> GIVEN ENTRIES:

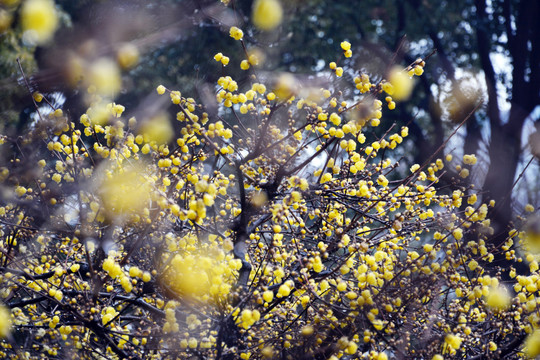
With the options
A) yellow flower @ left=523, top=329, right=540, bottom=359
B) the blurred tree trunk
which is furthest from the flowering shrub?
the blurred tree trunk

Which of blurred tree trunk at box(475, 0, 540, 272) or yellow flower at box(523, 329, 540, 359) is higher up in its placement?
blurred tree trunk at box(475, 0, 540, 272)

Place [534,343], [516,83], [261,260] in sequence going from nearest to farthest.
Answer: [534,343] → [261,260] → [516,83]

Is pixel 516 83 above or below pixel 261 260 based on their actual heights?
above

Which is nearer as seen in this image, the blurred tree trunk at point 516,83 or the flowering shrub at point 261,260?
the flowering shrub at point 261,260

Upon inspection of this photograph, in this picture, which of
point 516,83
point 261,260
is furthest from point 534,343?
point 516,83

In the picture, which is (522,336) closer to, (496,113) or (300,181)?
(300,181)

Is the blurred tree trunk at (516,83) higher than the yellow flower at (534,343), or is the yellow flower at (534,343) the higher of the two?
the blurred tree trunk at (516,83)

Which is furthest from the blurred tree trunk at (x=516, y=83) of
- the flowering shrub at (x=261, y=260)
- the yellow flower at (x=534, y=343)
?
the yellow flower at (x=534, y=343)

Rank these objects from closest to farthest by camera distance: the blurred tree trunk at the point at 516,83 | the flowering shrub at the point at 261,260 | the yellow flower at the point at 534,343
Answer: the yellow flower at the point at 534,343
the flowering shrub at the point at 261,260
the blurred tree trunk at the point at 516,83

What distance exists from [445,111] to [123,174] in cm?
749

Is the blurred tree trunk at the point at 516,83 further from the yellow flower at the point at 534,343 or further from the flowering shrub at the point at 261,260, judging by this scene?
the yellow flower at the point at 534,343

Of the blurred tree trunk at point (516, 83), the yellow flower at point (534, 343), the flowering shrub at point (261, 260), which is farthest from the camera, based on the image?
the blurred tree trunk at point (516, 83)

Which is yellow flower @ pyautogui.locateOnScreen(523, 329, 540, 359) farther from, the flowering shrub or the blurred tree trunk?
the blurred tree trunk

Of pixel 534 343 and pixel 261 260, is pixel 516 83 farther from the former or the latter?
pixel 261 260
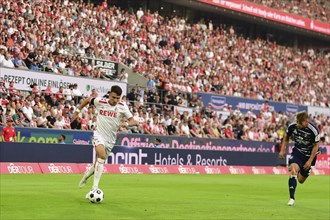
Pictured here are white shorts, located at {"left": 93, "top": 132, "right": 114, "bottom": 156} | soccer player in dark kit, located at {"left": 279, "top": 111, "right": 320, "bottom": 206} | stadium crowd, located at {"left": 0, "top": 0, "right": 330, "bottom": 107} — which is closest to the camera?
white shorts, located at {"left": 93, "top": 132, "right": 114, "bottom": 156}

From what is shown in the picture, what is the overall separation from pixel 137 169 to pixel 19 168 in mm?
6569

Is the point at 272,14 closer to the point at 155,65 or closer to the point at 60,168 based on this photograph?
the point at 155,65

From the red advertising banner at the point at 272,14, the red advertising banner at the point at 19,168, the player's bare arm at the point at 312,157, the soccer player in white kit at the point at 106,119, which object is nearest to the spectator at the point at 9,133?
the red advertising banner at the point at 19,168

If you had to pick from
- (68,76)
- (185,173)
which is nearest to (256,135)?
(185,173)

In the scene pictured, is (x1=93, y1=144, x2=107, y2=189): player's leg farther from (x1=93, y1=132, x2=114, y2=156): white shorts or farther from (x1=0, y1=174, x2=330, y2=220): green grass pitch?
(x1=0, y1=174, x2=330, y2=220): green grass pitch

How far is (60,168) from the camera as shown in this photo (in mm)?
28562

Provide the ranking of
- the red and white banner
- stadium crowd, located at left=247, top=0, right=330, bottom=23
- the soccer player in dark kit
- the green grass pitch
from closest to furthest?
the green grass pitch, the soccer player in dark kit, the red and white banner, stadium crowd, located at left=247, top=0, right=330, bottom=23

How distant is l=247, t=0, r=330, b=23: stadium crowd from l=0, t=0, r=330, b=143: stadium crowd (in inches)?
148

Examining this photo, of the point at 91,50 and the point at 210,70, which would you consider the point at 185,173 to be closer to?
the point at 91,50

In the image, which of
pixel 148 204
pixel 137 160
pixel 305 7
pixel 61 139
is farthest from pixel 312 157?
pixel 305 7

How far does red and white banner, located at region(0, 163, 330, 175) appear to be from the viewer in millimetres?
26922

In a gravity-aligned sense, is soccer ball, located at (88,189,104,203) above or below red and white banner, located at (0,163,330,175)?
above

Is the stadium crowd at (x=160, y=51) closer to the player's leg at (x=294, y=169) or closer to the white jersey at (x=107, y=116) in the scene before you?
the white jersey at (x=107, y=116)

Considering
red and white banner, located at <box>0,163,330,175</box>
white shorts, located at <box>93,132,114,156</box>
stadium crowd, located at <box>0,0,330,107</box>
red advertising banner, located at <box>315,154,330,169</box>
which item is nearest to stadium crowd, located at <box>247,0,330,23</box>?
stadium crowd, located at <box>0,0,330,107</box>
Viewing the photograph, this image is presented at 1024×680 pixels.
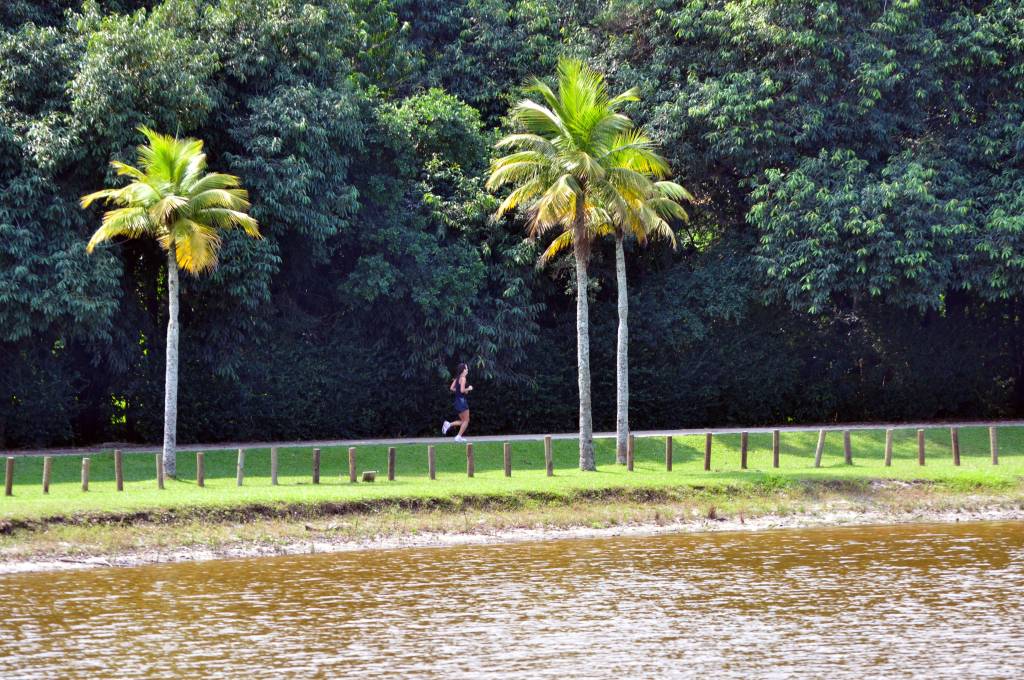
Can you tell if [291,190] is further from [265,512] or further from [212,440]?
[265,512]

> DIRECTIONS: Retype the lines from the one containing "Which is yellow" through the one containing "the green grass pitch, the", both included, without the pictures.

> REPLY TO THE TASK:
Which is yellow flower @ pyautogui.locateOnScreen(523, 329, 540, 359) farther from, the flowering shrub or the blurred tree trunk?
the blurred tree trunk

Of pixel 534 343 and pixel 261 260, is pixel 516 83 farther from the former or the latter?
pixel 261 260
Pictured here are white shorts, located at {"left": 93, "top": 132, "right": 114, "bottom": 156} | soccer player in dark kit, located at {"left": 279, "top": 111, "right": 320, "bottom": 206} | stadium crowd, located at {"left": 0, "top": 0, "right": 330, "bottom": 107} — which is closest to the camera?
white shorts, located at {"left": 93, "top": 132, "right": 114, "bottom": 156}

From what is shown in the picture, what is the overall separation from pixel 137 169 to pixel 19 168 in mm?
6569

Is the point at 272,14 closer to the point at 155,65 or closer to the point at 60,168 based on this photograph?
the point at 155,65

From the red advertising banner at the point at 272,14, the red advertising banner at the point at 19,168, the player's bare arm at the point at 312,157, the soccer player in white kit at the point at 106,119, which object is nearest to the spectator at the point at 9,133?
the red advertising banner at the point at 19,168

If you had to pick from
- (68,76)
- (185,173)
which is nearest to (256,135)?
(185,173)

In the scene pictured, is (x1=93, y1=144, x2=107, y2=189): player's leg farther from (x1=93, y1=132, x2=114, y2=156): white shorts or farther from (x1=0, y1=174, x2=330, y2=220): green grass pitch?
(x1=0, y1=174, x2=330, y2=220): green grass pitch

How far is (60,168) from the camera as shown in this photo (in mm)?
28562

Provide the ranking of
- the red and white banner
- stadium crowd, located at left=247, top=0, right=330, bottom=23
- the soccer player in dark kit
- the green grass pitch
from closest to furthest?
the green grass pitch, the soccer player in dark kit, the red and white banner, stadium crowd, located at left=247, top=0, right=330, bottom=23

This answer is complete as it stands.